PROBLEM REQUIREMENTS:
For every entry that follows, return an identical copy.

Dataset entries
*** Block opens ***

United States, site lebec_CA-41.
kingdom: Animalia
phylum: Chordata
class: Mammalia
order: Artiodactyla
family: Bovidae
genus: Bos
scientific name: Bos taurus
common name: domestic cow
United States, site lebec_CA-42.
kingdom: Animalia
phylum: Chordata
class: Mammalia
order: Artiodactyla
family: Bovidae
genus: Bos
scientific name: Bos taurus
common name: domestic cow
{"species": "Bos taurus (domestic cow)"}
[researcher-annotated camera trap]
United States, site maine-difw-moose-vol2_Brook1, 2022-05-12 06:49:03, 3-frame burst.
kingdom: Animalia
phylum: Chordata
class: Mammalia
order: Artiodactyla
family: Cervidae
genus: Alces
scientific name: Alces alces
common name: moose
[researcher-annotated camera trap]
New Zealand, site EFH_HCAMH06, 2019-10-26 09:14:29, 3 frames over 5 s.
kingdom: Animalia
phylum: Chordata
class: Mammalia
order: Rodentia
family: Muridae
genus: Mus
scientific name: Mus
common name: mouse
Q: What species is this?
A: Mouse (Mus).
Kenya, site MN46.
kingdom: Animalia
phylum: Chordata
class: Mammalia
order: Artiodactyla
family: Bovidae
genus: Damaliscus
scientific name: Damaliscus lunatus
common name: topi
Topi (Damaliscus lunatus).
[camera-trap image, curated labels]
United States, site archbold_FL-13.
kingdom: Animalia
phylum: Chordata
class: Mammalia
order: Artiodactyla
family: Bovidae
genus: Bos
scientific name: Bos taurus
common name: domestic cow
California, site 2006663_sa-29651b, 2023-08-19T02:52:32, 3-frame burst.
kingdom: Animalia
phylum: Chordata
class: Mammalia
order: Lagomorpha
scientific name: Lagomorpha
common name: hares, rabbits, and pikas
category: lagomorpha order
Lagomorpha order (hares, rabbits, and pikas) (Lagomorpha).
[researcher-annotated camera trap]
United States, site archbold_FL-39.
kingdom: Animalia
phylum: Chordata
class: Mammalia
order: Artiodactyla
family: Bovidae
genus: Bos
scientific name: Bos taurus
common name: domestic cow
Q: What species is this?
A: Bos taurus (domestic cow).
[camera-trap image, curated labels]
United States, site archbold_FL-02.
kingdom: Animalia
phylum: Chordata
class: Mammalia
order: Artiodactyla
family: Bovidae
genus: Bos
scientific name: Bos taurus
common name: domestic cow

*** Block closes ***

EXERCISE RESULT:
United States, site lebec_CA-41.
kingdom: Animalia
phylum: Chordata
class: Mammalia
order: Artiodactyla
family: Bovidae
genus: Bos
scientific name: Bos taurus
common name: domestic cow
United States, site lebec_CA-42.
kingdom: Animalia
phylum: Chordata
class: Mammalia
order: Artiodactyla
family: Bovidae
genus: Bos
scientific name: Bos taurus
common name: domestic cow
{"species": "Bos taurus (domestic cow)"}
[researcher-annotated camera trap]
United States, site maine-difw-moose-vol2_Brook1, 2022-05-12 06:49:03, 3-frame burst.
kingdom: Animalia
phylum: Chordata
class: Mammalia
order: Artiodactyla
family: Cervidae
genus: Alces
scientific name: Alces alces
common name: moose
[researcher-annotated camera trap]
New Zealand, site EFH_HCAMH06, 2019-10-26 09:14:29, 3 frames over 5 s.
kingdom: Animalia
phylum: Chordata
class: Mammalia
order: Rodentia
family: Muridae
genus: Mus
scientific name: Mus
common name: mouse
Q: What species is this?
A: Mouse (Mus).
Kenya, site MN46.
kingdom: Animalia
phylum: Chordata
class: Mammalia
order: Artiodactyla
family: Bovidae
genus: Damaliscus
scientific name: Damaliscus lunatus
common name: topi
Topi (Damaliscus lunatus).
[camera-trap image, curated labels]
United States, site archbold_FL-13.
kingdom: Animalia
phylum: Chordata
class: Mammalia
order: Artiodactyla
family: Bovidae
genus: Bos
scientific name: Bos taurus
common name: domestic cow
California, site 2006663_sa-29651b, 2023-08-19T02:52:32, 3-frame burst.
kingdom: Animalia
phylum: Chordata
class: Mammalia
order: Lagomorpha
scientific name: Lagomorpha
common name: hares, rabbits, and pikas
category: lagomorpha order
Lagomorpha order (hares, rabbits, and pikas) (Lagomorpha).
[researcher-annotated camera trap]
United States, site archbold_FL-39.
kingdom: Animalia
phylum: Chordata
class: Mammalia
order: Artiodactyla
family: Bovidae
genus: Bos
scientific name: Bos taurus
common name: domestic cow
Q: What species is this?
A: Bos taurus (domestic cow).
[camera-trap image, curated labels]
United States, site archbold_FL-02.
kingdom: Animalia
phylum: Chordata
class: Mammalia
order: Artiodactyla
family: Bovidae
genus: Bos
scientific name: Bos taurus
common name: domestic cow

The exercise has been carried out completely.